Inspect the fan motor's wire identification chart, found on the fan motor's case. The chart gives each wire's colour and its function.
Inspect the air handler's wiring diagram, usually found on the inside of the air handler's lid. The key on the side of the wiring diagram lists each part and gives the part's identification code. Find the fan relay on the wiring diagram and determine the fan relay's high- and low-speed pin numbers.
Push the terminal connectors on the fan motor's capacitor wires, usually brown-coloured, onto the capacitor's interchangeable terminals with needle-nose pliers. The capacitor looks like a metal cylinder with two wire terminals protruding from its top. The capacitor mounts to the side of the blower housing. The motor powers the squirrel cage in the blower housing.
Remove the green-coloured screw on the blower housing with the correct screwdriver, usually a 1/4-inch hex-head screwdriver. Slip the fan motor's green-coloured wire's terminal connector onto the screw. Replace the screw.
Route the fan motor's wires into the air handler's electrical connection box. The electrical connection box, usually located at the top of the air handler, contains the air handler's electrical control parts.

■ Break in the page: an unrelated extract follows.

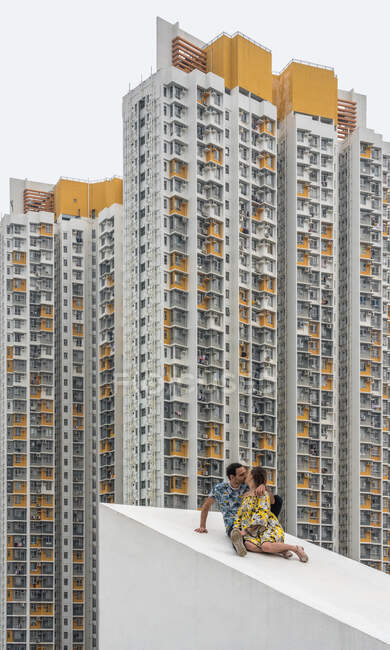 Adult man and faceless girl in colorful dress kissing on concrete sloping roof against facades of spotted residential skyscrapers in Shek Kip Mei — Stock Photo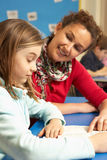 Scolara che studia nell'aula con l'insegnante Immagini Stock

Push the terminal connector on the fan motor's common wire, usually white-coloured, onto the air handler's common terminal block. The wires from the circuit breaker enter the air handler and connect to a terminal block. The air handler's wiring diagram identifies the common side of the terminal block, usually "L2."
Push the terminal connector on the fan motor's high-speed wire, usually black-coloured, onto the fan relay's high-speed pin, often labelled "5," with the needle-nose pliers. The fan relay looks like a black box with five or six pins. The labels, usually numbers, printed on the relay next to each pin identify its respective pin.
Push the terminal connector on the fan motor's low-speed wire, usually red-coloured, onto the fan relay's low-speed pin, often labelled "2," with the needle-nose pliers.